First of all, as I noted above, our method does not determine the optimal number of families. That is, it does not make a claim regarding the number of authors. Rather, you decide in advance how many families you want and the method finds the optimal (or a near-optimal) split of the text into that number. If you ask it to split Moby Dick into two (or four or thirteen) parts, it will do so. Thus the fact that we split the Torah into two tells us exactly nothing about the actual number of authors.
Having said that, I want to temper any religious enthusiasm such a disclaimer might engender. First of all, with a few improvements to the method we could probably identify some optimal number of families for a given text. We simply haven’t done so. Second, the fact that – for the case of two families – the results of our method coincide (to some extent) with those of the critics would seem to suggest that the split the method suggests is not merely coincidental.
But, the deeper reason that our work is irrelevant to the question of divine authorship is simply that it does not – indeed, it could not – have a thing to say on that question. If you were to have some theory about what properties divine writing ought to have and close analysis revealed that a certain text probably did not have those properties, then you might have to change your prior belief about the divine provenance of that text. But does anyone really have some theory about what divine texts are supposed to look like? Several press reports about this work referenced the idea that “God could write in multiple voices”. I find that formulation a bit simplistic, but it captures the fact that any attempt to map from multiple writing styles to multiple authorship must be rooted in assumptions about human cognition and human performance that are simply not relevant to the question of divine action[8].
In short, our results seem to support some findings of higher Bible criticism regarding possible boundaries between distinct stylistic threads in the Torah. These results might have some relevance regarding literary analysis of the Torah. Taken on their own, however, they are not proof of multiple authorship. Furthermore, there is nothing in these results that should cause those of us committed to the traditional belief in divine authorship of the Torah to doubt that belief.
[3] M. Koppel, N. Akiva, I. Dershowitz and N. Dershowitz, (2011). Unsupervised Decomposition of a Document Into Authorial Components, Proceedings of ACL, pp. 1356-1364.
[4] S. Argamon, M. Koppel, J. Pennebaker and J. Schler (2009), Automatically Profiling the Author of an Anonymous Text, Communications of the ACM, 52 (2): pp. 119-123 (virtual extension).

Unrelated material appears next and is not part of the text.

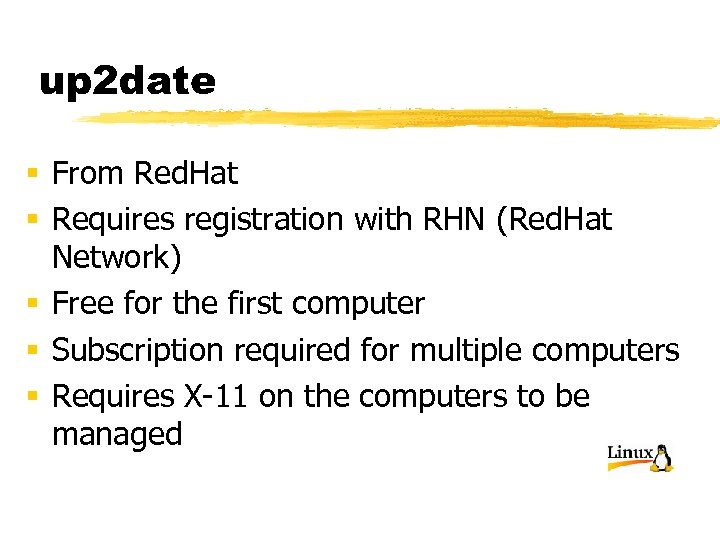 up 2 date § From Red. Hat § Requires registration with RHN (Red. Hat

[5] M. Koppel, J. Schler and E. Bonchek-Dokow (2007), Measuring Differentiability: Unmasking Pseudonymous Authors, JMLR 8, July 2007, pp. 1261-1276.
[6] M. Koppel, D. Mughaz and N. Akiva (2006), New Methods for Attribution of Rabbinic Literature , Hebrew Linguistics: A Journal for Hebrew Descriptive, Computational and Applied Linguistics, 57, pp. 5-18.
[7] מ. קופל, זיהוי מחברים בשיטות ממוחשבות: “גניזת חרסון”, ישורון כג (אלול ה’תש”ע), תקנט-תקסו.
[8] I realize that this argument comes close to asserting that the claim of divine authorship is unfalsifiable, which for some might cast doubt on the meaningfulness of that claim. A proper response to that concern would involve a discussion of the nature and content of religious belief, a discussion that is well beyond the scope of this brief peroration.